If you’re not “feeling it” on a Sunday morning, pause and reflect on the truth that the Spirit is with us—and with you—always and everywhere because you are in Christ.  The Lord has shown you his goodness and his faithfulness by plunging you into his own Spirit in your baptism.  Remember what he’s done for you find joy there.  By the death of Jesus he has forgiven your sins and by his resurrection he has delivered you from your slavery to sin and death.  That’s where the feelings come from on our end in worship.  We ought to feel joy and gratitude towards the Lord for what he has done for us.  We ought to feel love for him as we read his word and recall again his mighty deed and his grace and his glory.  There’s certainly something of a cycle.  Our joyful, grateful, and loving worship feeds back to us and strengthens our feelings towards God, but worship starts in God’s goodness and faithfulness towards us and is our heartfelt and generous response to that.  As my friend Johnny likes to say, “The right question to ask after worship isn’t, ‘How did that make me feel?’, but ‘Did I do a good job?’”  In other words, our hearts should be focused on the Lord who has redeemed us and we ought to be asking, “Did I offer him my best in return?”

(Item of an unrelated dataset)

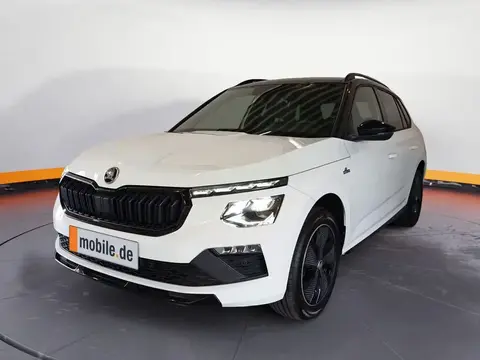 Annonce SKODA KAMIQ Essence 2024 d'occasion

That’s the lesson here.  Worship is our response to the Lord for what he has done for us.  In his grace, he has given us more than we can ever earn or deserve, and so we offer him back our all freely and generously.  The other lesson here, I think, is that he does not ask of us what he has not already graciously given us.  The Israelites would have had nothing to offer him.  They couldn’t even feed themselves in the wilderness.  But the Lord had provided when they left Egypt.  Some may have wondered, “What am I ever going to do with all this rich stuff?”  And now, having poured out his love and his grace on Israel, the Lord asks for a portion of these gifts to be returned.  Do you see the pattern of worship and giving here?  The Lord makes himself known to his people.  The Lord redeems his people.  The Lord cares for and provides for his people.  Worship becomes the natural response as the Lord’s people seek to reciprocate his love and his grace.  And he provides the abundance from which his people give.  Think of those words of King David that we quote at the Offertory—words he spoke as the people once again gave offerings, this time to build the temple:


Who am I, and what is my people, that we should be able thus to offer willingly?  For all things come from you, and of your own have we given you.  For we are strangers before you and sojourners, as all our fathers were.  Our days on the earth are like a shadow, and there is no abiding.  O Lord our God, all this abundance that we have provided for building you a house for your holy name comes from your hand and is all your own.  (1 Chronicles 29:14-16)


Think on that, Brothers and Sisters, as we worship.  Worship isn’t about us.  Worship is about the Lord.  It’s a response to his goodness and faithfulness to us.  Worship is the product of our love and gratitude towards God pouring out of hearts overwhelmed by his gracious generosity.  There’s a sense in which we will always feel inadequate to the task.  God has given his own Son for our sake and all we can offer is a thank you card of macaroni glued messily on a piece of paper.  Some of our artwork may be better than others, but in end nothing any of us does can compare.  But it doesn’t matter.  That our worship flows generously from grateful hearts and that it is the best we can offer reveals that we have left behind our love of self and all of our old idolatries and that we have taken hold of the living God in faith and have known his salvation.


Let us pray: Almighty God and Father, you have given your Son to die as a sacrifice for our sins and have graciously made us to share in your life by filling us with your own Spirit.  You have given us your word that we might know you and know your goodness and faithfulness.  As you renew our hearts, may we reflect on who you are and what you have done for us and be moved to give you our all and our best, out of gratitude and to give you some measure of the honour and glory you are due.  Strengthen our faith we pray, that we might hold loosely the things you have given, so that we will be more ready to return them to you and to use them in your service, we ask through Jesus our Lord.  Amen.